On October 1, Somalia’s Prime Minister Omar Abdirashid Ali Sharmarke proposed the “grand development plan”, telling the UN General Assembly that a new Somalia was taking shape. The Plan, not yet shared with the international community, would rebuild the country’s social and physical infrastructure. It would also ensure accountability and transparency for every investment, hoping to turn the country into “an economic powerhouse and future trading partner.” He said that his Government wanted to “ensure a free and fair election,” despite the presence of an active insurgency. The new Government was actively rebuilding the country to realize its potential, but some issues persisted and required the help of the international community.

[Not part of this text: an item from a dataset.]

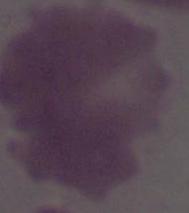 Micrograph. 1000x magnification. An erythrocyte is seen.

Somalia has struggled to maintain a modicum of stability ever since an internationally-backed government was installed in 2012, following more than 20 years of anarchy without a formal parliament. The challenge was exacerbated by the rise of Islamist insurgents in 2006, specifically al Shabaab, an Islamist militant group with ties to al Qaeda that at one time gained control of much of the south, including the capital. Although al Shabaab has now been relegated to rural areas, it continues to pose a threat to national security and to destabilize the country.
To date, al Shabaab continues staging attacks on government targets and African Union bases. Last Sunday, the group bombed a hotel used as a popular rendezvous spot for government officials, killing at least 14 people. In September, the group overran an African Union military base in an attack that included a suicide bombing and an intense firefight, leaving 50 Ugandan peacekeepers dead.
Al Shabaab, has also carried out attacks in Kenya, most recently the massacre at Garissa University in April, which left at least 147 people dead. U.S. airstrikes and major ground offensives by pro-government forces in 2014 led to considerable success against it, but the group saw a resurgence in villages and towns African Union and Somali troops withdrew from in central and southern Somalia. They have lost many fighters and much of their territory, but they are still highly dangerous and remain a potent force in Somalia.
Secretary General Ban Ki-Moon outlined the progress the Somali government had made so far in a high-level meeting on Somalia held few days before Sharmarke’s speech. He stressed that a better future for Somalia must remain a collective international priority.
Despite its obstacles, Somalia has made steady progress in building a federal, democratic State. The day after Sharmarke’s speech, Somalia became the 196th State party to the Convention on the Rights of the Child, the most widely ratified human rights treaty in history. By ratifying the Convention, Somalia has committed to promoting and respecting the human rights of the country’s 6.5 million children. The United Nations documented nearly 200 cases of child recruitment by the Somali National Army and allied militias last year – a number that does not include the children al Shabaab includes as members. The challenge, of course, will be to implement it.